The vast majority of litigation which occurs in the U.S. occurs in State courts. The reason for this is that while State courts have inherent authority to hear all disputes, federal jurisdiction is limited. Just as the federal congress’ powers are few and defined (in theory), the federal judiciary’s jurisdiction is specifically enumerated. Although there are separate ways to land yourself in federal court, federal courts can generally only hear cases in which (1) diversity jurisdiction exists or when the claim presents a (2) federal question.
Diversity jurisdiction is straightforward. A plaintiff may properly invoke diversity jurisdiction if the amount being sought is in excess of seventy-five thousand dollars ($75,000) and there is complete diversity in residency between the litigants at the time the action is filed.

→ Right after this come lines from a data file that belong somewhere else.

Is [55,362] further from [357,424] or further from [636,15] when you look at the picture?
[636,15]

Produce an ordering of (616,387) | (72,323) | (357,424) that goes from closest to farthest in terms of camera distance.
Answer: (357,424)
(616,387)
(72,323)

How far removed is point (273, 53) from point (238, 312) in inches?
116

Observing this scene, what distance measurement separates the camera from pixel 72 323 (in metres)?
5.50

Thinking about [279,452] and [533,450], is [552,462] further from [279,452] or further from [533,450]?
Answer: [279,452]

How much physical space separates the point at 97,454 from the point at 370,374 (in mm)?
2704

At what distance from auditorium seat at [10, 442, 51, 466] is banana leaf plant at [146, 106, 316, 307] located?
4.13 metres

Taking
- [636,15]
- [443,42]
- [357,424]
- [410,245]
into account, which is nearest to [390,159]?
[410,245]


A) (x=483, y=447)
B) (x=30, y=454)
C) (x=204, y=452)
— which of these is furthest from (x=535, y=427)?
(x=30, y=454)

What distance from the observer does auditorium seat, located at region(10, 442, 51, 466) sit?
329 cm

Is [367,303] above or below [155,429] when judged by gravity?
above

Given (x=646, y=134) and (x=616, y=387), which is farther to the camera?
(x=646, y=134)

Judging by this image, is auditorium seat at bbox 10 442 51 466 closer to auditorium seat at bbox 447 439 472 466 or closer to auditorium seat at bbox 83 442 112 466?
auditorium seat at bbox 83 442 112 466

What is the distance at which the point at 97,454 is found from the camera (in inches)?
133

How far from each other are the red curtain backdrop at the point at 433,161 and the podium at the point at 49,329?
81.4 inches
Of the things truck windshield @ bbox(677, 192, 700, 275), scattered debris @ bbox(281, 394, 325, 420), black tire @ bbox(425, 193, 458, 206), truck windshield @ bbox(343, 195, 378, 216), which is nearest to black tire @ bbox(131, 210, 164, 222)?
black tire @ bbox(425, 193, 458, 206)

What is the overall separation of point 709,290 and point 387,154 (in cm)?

For purposes of diversity jurisdiction, residency is discussed in the context of State residents. Potential hiccups can occur with diversity jurisdiction when the complaint is vague as to whether the amount in controversy is over $75,000 or when residency is in dispute (particularly with corporations).
Federal question jurisdiction (aka arising under jurisdiction) is more nuanced. Federal question jurisdiction may be established in one of two ways. First, through the “well-pleaded complaint rule,” which provides that federal jurisdiction exists only when a federal question is presented on the face of the plaintiff’s properly pleaded complaint. Caterpillar Inc. v. Williams, 482 U.S. 386, 392 (1987). Alternatively, federal question jurisdiction will lie over state law claims that implicate “significant federal issues.” Grable & Sons Metal Prods., Inc. v. Darue Eng’g & Mfg., 545 U.S. 308, 312 (2005).